Lois McMaster Bujold’s The Vor Game is another of the Miles Vorkosigan space opera books. They’re fun stuff, nothing dense, just a lot of crazy stuff happening. You know there’ll be ridiculous coincidences and that people will be brilliant just in the nick of time. You aren’t worrying about huge amounts of ethical implications, though the characters do a lot better job of being human than in some books I’ve read recently.

The thing about this one is that it felt like two books bolted together. There’s the arctic mystery story and then the rollicking space opera with Ensign Miles being very insubordinate. In the afterword McMaster Bujold talks about how they probably should have been split in two. I agree.

Executive summary: good light adventure fiction, like the rest of the series.

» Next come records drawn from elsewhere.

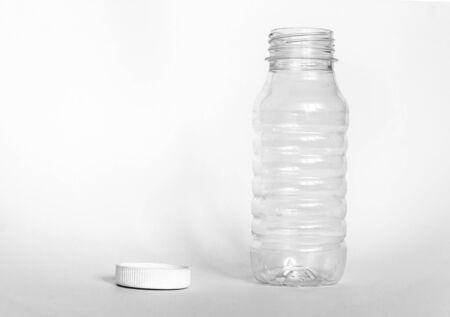 empty transparent open plastic bottle without cap, cap lies next to a white background, the concept of debris removal, copy space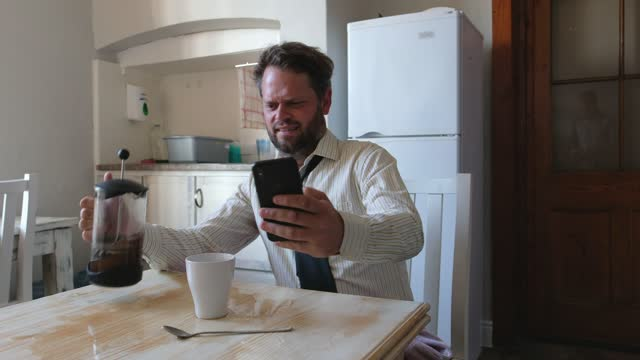 man spills coffee all over the table while at work - blooper film clip stock videos & royalty-free footage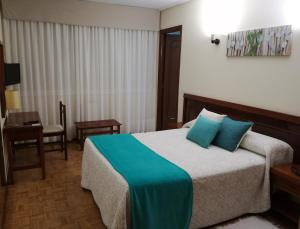 A bed or beds in a room at Hotel Almendra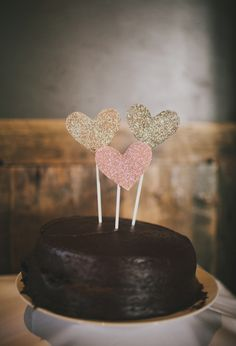 Glitter heart cake toppers- unless these are professionally made cake toppers or made with edible glitter-think twice.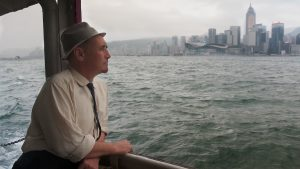 Mark Rylance on a ferry boat looking over the water toward the Hong Kong skyline on a gray, overcast day.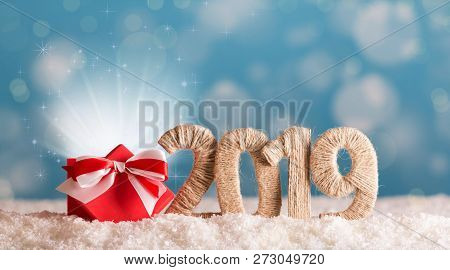 Inscription 2019 New Year And Red Box Of Magic In The Snow On Background With Bokeh Effect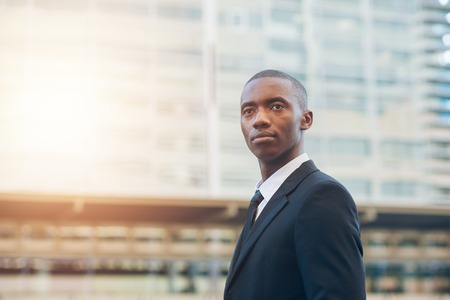 african descent: Handsome young businessman of African descent wearing a smart suit, looking up and away with a serious expression, with city buildings and sunflare in the background
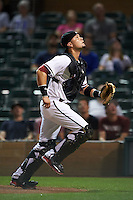 Salt River Rafters catcher Oscar Hernandez (25) tracks a foul ball popup during an Arizona Fall League game against the Scottsdale Scorpions on October 13, 2015 at Salt River Fields at Talking Stick in Scottsdale, Arizona.  Salt River defeated Scottsdale 5-3.  (Mike Janes/Four Seam Images)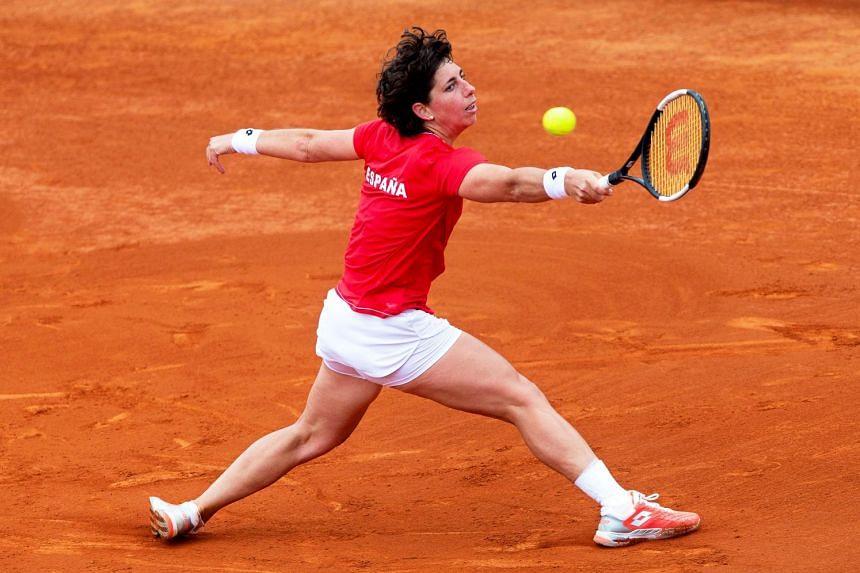 Spain's Carla Suarez Navarro in action against Misaki Doi of Japan in their Fed Cup play-off tie at La Manga tennis club in Atamaria, near Cartagena, on Feb 8, 2020.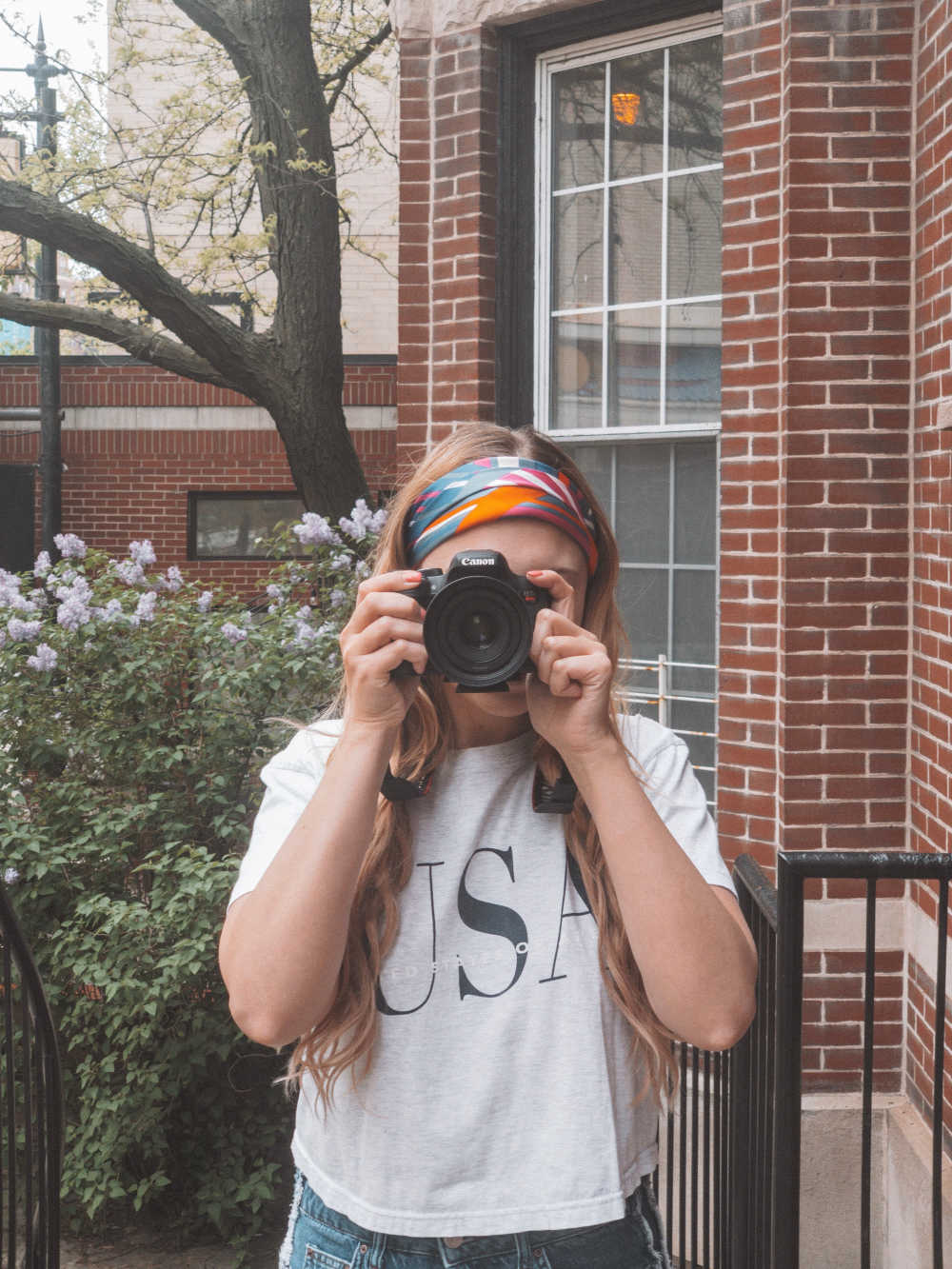 caitlin patton, chicago blogger, take a photo with a canon camera to post on Instagram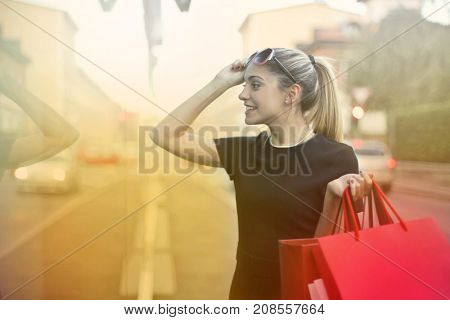 Shopping addicted carrying red bags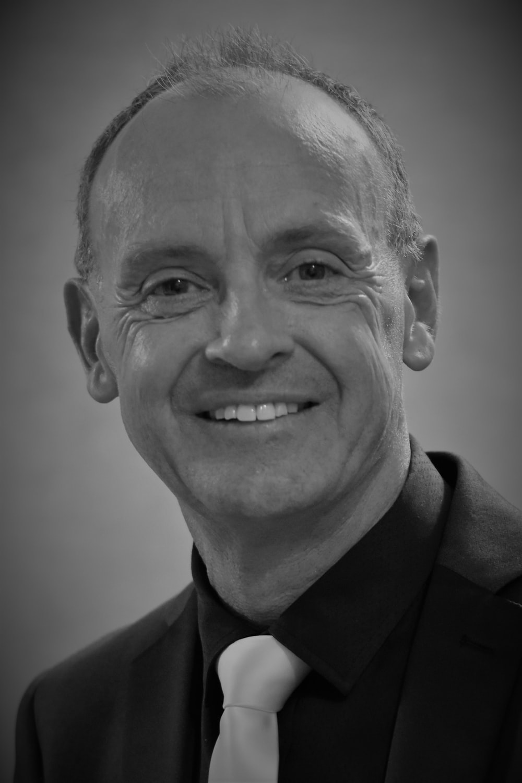 man in black suit smiling
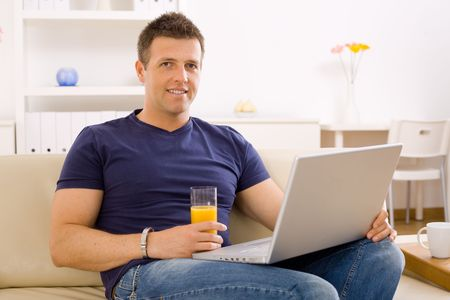 outworking: Young man sitting on sofa at home and using laptop computer.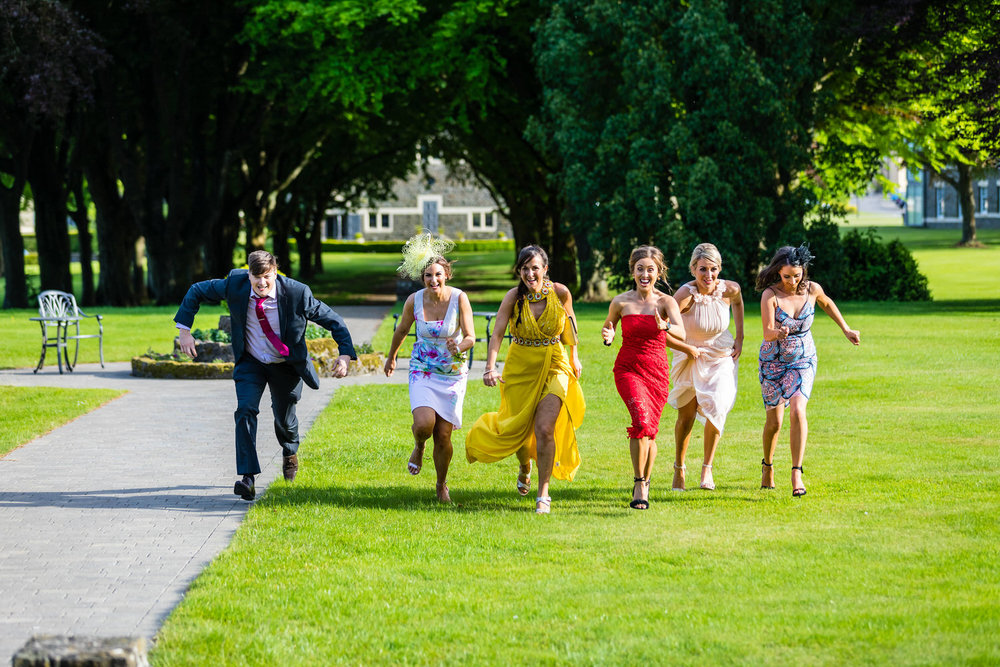 guests running at wedding at hensol castle
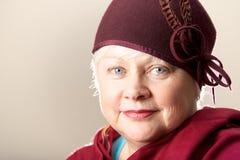 La donna dai capelli bianchi nel rosso ha messo le piume al cappello ed allo scialle Fotografia Stock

book review: the mountains of mourning

The Mountains of Mourning is a long short story in Lois McMaster Bujold’s Vorkosigan Saga. Miles is sent out to the countryside to dispense justice in the murder of a deformed infant. Dispense justice with restraint. It was a thoughtful story about soft power and knowing your audience. The big problem Miles faces is that the villagers he’s investigating have no reason to trust in his ability to do the right thing and not just trample them. It’s very reminiscent of the stuff we’re talking about in my Community-Led Libraries course, to bring things from sf nerdery to library school nerdery.

book review: the warrior’s apprentice

Lois McMaster Bujold’s Vorkosigan saga is a space opera classic. There are wormholes and space battles and currency discrepancies between worlds. This book, The Warrior’s Apprentice, is about Miles Vorkosigan who doesn’t get into the Imperial academy and then sets off to accidentally create a mercenary company.

It’s exciting and fun and there’s actually a bit more darkness in terms of war crimes and consequences than I’d expected. I was a little surprised at the shying away from depicting the climactic mercenary battle, but it followed that up with some interestingly manipulated politics to get Miles out of a treason charge, so that was pretty neat.

I think I own a couple of Vorkosigan books but have never read them. I only started them now because Baen made nearly the entire series available as free ebooks so I could bring the entire collection on my winter travels. Which is pretty enjoyable.